В этом смысле на нее, конечно, больше всех была похожа Полинка. Вот уж кому на язычок не стоило попадаться чуть не с тех пор, как она только научилась говорить!
– Как ты там живешь, Юрочка? – спросила Ева. – Ты нам совсем ничего не рассказал…
– Почему? – Он попытался изобразить удивление. – Я же рассказывал: работы много, люди хорошие, все у меня нормально.
– Ты каким-то щитом закрываешься, – покачала головой Ева. – Нет, я понимаю, но от нас-то – зачем? Ты… все один живешь? – помолчав, спросила она.
– Слушай, а мы все, что ли, выпили? – вместо ответа поинтересовался Юра. – У папы там ничего в заначке не осталось, не знаешь?
– Почему в заначке? – улыбнулась Ева. – Еще одна бутылка есть, тоже ореховая. Только она, кажется, не настоялась еще, потому он и не доставал. Принести?
– Принеси, – кивнул Юра. – Ничего, что не настоялась, я выпью, а завтра свеженькой дольем.
Оказывается, бутылка стояла здесь же, в висячем шкафчике на веранде; жаль, он не знал, сразу достал бы потихоньку.
А шкафчик этот Юра сам когда-то делал вместе с отцом, лет в пятнадцать. Юрке не хотелось возиться с досками и гвоздями, но Валентин Юрьевич почему-то считал, что сын должен это уметь; пришлось научиться. Папа умел убеждать в своей правоте, хотя Юра и теперь не понимал, как ему это удается – как-то ненавязчиво, но твердо.
Шкафчик он тогда сделал – немного, правда, кривоватенький, – а потом еще и табуретку, ту уже поаккуратнее. Охоты к подобным занятиям он так и не приобрел, освоил их на минимальном уровне, но отец посчитал это достаточным и больше на тему домашних поделок не заговаривал. Табуретки покупались в магазине, и выбирала их мама или, когда подросла, Полинка.
Ева принесла и рюмку – большую, старую, похожую на колбу от песочных часов с золотым ободком посередине, чудом уцелевшую еще с бабушкиных довоенных лет.
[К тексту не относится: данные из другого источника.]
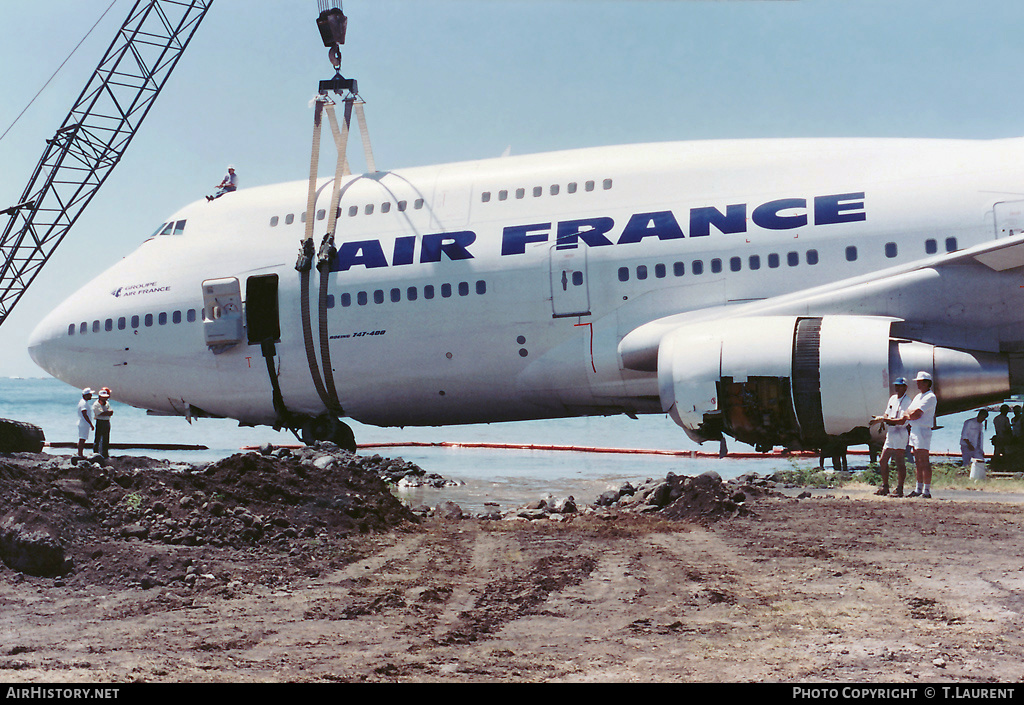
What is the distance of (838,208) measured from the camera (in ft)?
48.8

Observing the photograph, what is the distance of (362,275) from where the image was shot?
56.6ft

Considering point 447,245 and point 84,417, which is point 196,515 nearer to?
point 447,245

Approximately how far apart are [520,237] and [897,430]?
7225 mm

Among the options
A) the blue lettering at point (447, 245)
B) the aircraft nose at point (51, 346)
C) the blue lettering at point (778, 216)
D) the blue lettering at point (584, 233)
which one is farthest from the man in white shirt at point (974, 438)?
the aircraft nose at point (51, 346)

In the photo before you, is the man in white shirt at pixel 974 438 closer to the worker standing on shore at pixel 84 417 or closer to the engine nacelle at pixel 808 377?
the engine nacelle at pixel 808 377

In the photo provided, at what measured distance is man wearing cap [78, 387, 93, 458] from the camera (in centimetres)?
2056

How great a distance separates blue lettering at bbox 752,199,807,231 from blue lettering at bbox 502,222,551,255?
3.75m

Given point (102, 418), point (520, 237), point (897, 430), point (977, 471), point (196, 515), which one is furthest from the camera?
point (102, 418)

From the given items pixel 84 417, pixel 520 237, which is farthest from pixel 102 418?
pixel 520 237

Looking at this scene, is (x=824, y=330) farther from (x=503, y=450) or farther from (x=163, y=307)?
(x=503, y=450)

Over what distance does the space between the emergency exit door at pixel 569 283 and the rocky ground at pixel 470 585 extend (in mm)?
3837

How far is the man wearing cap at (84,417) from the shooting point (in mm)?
20564

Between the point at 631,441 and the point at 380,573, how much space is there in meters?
45.7
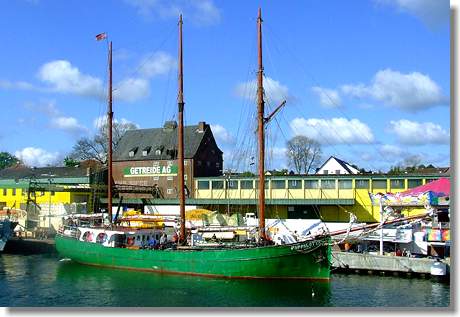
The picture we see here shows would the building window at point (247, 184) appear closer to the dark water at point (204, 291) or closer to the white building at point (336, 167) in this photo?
the dark water at point (204, 291)

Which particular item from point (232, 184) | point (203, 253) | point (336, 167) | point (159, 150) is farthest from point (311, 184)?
point (336, 167)

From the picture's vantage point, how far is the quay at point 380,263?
121 feet

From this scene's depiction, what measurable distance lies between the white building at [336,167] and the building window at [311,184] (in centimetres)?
2906

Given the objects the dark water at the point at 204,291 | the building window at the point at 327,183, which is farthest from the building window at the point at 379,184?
the dark water at the point at 204,291

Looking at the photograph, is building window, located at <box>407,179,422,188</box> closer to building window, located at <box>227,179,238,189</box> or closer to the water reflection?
building window, located at <box>227,179,238,189</box>

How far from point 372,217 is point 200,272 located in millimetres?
23846

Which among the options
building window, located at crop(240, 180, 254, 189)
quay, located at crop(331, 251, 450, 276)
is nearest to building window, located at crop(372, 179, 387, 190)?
building window, located at crop(240, 180, 254, 189)

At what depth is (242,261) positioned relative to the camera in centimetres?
3634

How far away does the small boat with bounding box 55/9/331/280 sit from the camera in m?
35.4

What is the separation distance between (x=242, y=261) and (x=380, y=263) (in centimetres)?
958

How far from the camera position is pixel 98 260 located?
146ft

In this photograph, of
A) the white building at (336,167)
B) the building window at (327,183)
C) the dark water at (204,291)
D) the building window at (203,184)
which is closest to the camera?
the dark water at (204,291)

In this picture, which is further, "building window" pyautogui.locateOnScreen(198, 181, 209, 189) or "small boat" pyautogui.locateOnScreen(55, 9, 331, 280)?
"building window" pyautogui.locateOnScreen(198, 181, 209, 189)

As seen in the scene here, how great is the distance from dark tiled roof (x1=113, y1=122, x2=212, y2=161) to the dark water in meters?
33.4
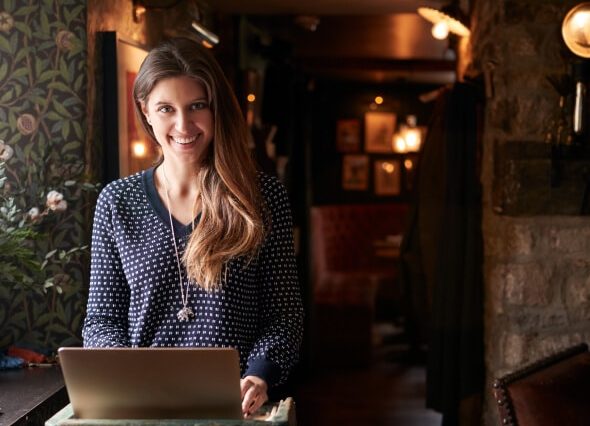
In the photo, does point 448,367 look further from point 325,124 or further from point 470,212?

– А себе? – спросил Юра, наливая в темноте водку.
– Ой, я не буду, ладно? – попросила Ева. – Я не могу, мне это хуже дыма, Юр, ты же знаешь.
– Знаю, – усмехнулся он. – Думал, вдруг научилась. Какая ты, Машенька, хорошая девочка! – писклявым голоском произнес он. – Не пьешь, не куришь…
– Не могу-у больше! – Она низким голосом подхватила старый школьный анекдот и засмеялась.
– Я и правда один, Ева.
Водка мягко вкатилась в голову, и Юра тут же почувствовал, что теперь ему легко ответить сестре. Правда, она не повторила вопроса, но не отвечать ей ему почему-то было стыдно.
– Но… как же так? – Теперь Ева сидела боком, двумя ступеньками ниже, и снизу заглядывала ему в глаза. – Почему же так, Юра? Это ведь даже, по-моему, как-то нехорошо для тебя, тебе же не восемьдесят лет…
– Какой знаток мужской физиологии нашелся! – хмыкнул он. – В восемьдесят, между прочим, тоже не все импотенты, Чарли Чаплин вон даже ребенка родил. Так что у меня есть перспективы! – Но, заметив, что сестра смутилась, Юра добавил: – Ну, рыбка, период гиперсексуальности тоже позади все-таки. На стенку не лезу! Просто… Уже не все равно ведь с кем, понимаешь?
– А раньше тебе разве все равно было? – удивленно спросила она.
Юра засмеялся, налил еще водки.
– Ну, допустим, и раньше не совсем было все равно. А теперь… – Он почувствовал, что лицо у него каменеет, как будто он говорит не с сестрой, а с посторонним человеком; впрочем, может, просто от водки. – Теперь, знаешь, я и сам не могу понять…
– Это потому, что ты Сону забыть не можешь?